(Rows from a dataset)
________________________________________

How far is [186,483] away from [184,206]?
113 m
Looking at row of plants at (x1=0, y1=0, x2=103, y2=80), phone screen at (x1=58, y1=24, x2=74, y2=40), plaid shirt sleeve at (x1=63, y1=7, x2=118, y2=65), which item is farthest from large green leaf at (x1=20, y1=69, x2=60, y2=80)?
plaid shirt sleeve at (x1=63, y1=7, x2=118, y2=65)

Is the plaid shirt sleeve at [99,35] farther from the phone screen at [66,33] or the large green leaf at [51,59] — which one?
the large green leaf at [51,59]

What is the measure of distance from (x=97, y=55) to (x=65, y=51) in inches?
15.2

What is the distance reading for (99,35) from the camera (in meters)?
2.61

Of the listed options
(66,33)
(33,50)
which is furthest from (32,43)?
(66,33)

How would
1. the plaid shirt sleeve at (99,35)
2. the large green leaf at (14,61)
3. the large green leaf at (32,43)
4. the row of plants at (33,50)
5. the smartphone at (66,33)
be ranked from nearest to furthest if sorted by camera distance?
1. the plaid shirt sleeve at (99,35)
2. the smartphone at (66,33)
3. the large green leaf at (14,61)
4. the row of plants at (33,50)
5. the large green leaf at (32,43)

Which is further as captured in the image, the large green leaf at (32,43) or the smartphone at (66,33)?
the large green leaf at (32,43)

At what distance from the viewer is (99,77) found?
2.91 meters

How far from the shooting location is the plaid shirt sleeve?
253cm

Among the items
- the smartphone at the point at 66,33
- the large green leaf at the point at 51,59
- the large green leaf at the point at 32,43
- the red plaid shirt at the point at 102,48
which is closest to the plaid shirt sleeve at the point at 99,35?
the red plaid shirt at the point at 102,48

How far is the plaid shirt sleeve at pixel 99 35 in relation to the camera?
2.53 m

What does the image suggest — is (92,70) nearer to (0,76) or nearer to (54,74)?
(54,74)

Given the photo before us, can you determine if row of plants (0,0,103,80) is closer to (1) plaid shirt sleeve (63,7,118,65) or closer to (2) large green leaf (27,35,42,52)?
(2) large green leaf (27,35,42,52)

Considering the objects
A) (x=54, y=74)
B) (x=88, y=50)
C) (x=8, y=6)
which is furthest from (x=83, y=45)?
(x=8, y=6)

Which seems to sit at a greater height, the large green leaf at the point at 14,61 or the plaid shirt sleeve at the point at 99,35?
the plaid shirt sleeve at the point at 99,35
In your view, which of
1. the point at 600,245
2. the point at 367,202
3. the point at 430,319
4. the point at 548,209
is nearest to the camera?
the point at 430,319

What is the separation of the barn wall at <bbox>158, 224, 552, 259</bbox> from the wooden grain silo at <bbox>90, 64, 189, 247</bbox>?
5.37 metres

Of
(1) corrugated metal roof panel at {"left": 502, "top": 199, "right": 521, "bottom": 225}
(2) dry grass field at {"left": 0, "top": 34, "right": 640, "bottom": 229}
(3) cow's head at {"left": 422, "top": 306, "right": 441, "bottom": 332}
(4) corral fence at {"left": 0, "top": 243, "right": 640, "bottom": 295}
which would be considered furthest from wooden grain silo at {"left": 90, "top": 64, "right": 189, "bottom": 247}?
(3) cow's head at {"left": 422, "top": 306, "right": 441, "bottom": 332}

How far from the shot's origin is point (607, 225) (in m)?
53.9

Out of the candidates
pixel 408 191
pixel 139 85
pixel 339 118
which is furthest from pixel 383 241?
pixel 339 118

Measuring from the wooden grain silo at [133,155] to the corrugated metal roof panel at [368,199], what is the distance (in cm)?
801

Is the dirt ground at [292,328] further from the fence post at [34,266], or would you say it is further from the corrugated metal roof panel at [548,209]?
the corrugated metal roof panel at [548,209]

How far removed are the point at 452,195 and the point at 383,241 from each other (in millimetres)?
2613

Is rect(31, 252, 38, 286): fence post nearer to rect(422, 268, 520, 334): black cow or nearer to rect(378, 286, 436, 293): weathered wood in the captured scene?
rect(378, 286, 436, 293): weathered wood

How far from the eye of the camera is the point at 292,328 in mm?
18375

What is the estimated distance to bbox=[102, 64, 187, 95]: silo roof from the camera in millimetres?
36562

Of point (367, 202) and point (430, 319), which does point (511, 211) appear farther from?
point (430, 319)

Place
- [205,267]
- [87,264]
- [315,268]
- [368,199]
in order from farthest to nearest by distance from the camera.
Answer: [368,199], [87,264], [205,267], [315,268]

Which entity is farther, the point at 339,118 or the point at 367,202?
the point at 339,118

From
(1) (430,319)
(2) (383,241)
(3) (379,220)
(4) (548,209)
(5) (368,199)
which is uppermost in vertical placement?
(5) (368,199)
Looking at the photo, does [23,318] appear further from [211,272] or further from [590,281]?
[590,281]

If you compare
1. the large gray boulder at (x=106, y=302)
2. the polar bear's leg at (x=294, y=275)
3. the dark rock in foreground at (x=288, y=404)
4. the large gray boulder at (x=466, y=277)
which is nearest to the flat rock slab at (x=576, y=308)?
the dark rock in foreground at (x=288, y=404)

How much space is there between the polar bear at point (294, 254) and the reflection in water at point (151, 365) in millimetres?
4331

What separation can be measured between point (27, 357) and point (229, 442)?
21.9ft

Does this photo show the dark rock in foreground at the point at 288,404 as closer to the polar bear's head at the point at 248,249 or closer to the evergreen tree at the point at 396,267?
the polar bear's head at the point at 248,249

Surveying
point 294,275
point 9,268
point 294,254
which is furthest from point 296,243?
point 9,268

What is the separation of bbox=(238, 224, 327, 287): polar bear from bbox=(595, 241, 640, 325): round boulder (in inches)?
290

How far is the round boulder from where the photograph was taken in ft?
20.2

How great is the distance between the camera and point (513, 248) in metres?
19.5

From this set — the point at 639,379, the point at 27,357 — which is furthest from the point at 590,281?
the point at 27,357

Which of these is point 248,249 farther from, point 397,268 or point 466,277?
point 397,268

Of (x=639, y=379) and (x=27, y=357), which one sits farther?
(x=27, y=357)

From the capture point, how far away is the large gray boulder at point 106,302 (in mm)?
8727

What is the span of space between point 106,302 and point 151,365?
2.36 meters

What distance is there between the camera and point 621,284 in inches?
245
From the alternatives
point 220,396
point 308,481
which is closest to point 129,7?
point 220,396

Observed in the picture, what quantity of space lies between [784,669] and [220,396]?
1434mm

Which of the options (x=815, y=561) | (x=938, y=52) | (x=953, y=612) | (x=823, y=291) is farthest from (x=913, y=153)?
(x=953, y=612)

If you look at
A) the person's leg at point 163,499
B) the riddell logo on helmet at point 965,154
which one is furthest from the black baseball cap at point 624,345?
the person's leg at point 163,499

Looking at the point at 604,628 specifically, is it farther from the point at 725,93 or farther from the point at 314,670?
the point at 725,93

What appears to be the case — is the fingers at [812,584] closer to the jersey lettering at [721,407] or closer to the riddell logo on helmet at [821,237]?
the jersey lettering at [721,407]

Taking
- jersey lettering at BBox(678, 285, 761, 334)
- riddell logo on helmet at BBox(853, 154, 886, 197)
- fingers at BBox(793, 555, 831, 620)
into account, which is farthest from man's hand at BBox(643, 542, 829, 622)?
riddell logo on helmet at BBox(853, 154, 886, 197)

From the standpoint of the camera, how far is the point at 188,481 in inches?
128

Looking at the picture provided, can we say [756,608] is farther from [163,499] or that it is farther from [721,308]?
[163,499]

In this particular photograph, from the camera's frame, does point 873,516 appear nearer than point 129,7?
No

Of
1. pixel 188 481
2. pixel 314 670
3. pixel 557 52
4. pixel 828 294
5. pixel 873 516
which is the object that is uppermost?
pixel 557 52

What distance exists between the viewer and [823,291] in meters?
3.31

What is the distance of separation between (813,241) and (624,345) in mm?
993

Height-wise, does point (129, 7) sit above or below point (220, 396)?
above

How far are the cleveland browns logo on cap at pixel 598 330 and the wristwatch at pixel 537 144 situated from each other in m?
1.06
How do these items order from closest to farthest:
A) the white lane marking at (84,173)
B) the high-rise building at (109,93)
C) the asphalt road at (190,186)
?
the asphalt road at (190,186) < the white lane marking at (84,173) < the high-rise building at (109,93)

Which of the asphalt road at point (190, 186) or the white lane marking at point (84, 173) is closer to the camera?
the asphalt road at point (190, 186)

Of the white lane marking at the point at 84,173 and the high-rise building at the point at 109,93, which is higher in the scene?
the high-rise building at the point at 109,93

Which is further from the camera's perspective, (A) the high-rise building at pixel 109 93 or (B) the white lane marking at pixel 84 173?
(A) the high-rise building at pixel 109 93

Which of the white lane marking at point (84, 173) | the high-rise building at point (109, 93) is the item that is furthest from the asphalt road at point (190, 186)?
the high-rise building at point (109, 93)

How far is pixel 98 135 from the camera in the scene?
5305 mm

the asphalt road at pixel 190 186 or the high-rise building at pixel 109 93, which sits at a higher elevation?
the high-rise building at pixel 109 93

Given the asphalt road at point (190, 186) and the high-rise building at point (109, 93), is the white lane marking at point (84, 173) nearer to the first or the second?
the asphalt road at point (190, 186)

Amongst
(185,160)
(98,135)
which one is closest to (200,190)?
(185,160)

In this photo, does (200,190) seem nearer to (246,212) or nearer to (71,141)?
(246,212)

________________________________________

What the task requires
Take every line from the one containing "How far are" to the end of the listing and output it exactly, with nothing else.

The completed task
How far are the cleveland browns logo on cap at pixel 598 330 and the wristwatch at pixel 537 144 situated from each other in m?
1.06
How do these items order from closest to farthest:
A) the white lane marking at (84,173)
B) the high-rise building at (109,93)
C) the asphalt road at (190,186)
?
the asphalt road at (190,186) < the white lane marking at (84,173) < the high-rise building at (109,93)

Which of the asphalt road at point (190, 186) or the white lane marking at point (84, 173) is closer to the camera?
the asphalt road at point (190, 186)

Of the white lane marking at the point at 84,173 and the high-rise building at the point at 109,93, which is higher in the scene?
the high-rise building at the point at 109,93

Which is further from the camera's perspective, (A) the high-rise building at pixel 109 93 or (B) the white lane marking at pixel 84 173?
(A) the high-rise building at pixel 109 93

Which of the white lane marking at point (84, 173) | the high-rise building at point (109, 93) is the item that is furthest from the asphalt road at point (190, 186)?
the high-rise building at point (109, 93)

How far is pixel 98 135 from the camera in the scene?
5305 mm

the asphalt road at pixel 190 186 or the high-rise building at pixel 109 93, which sits at a higher elevation?
the high-rise building at pixel 109 93

Given the asphalt road at point (190, 186) and the high-rise building at point (109, 93), is the white lane marking at point (84, 173) nearer to the first or the second?
the asphalt road at point (190, 186)

Amongst
(185,160)
(98,135)
which one is closest to (200,190)?
(185,160)

In this photo, does (200,190) seem nearer to (246,212) or nearer to (71,141)?
(246,212)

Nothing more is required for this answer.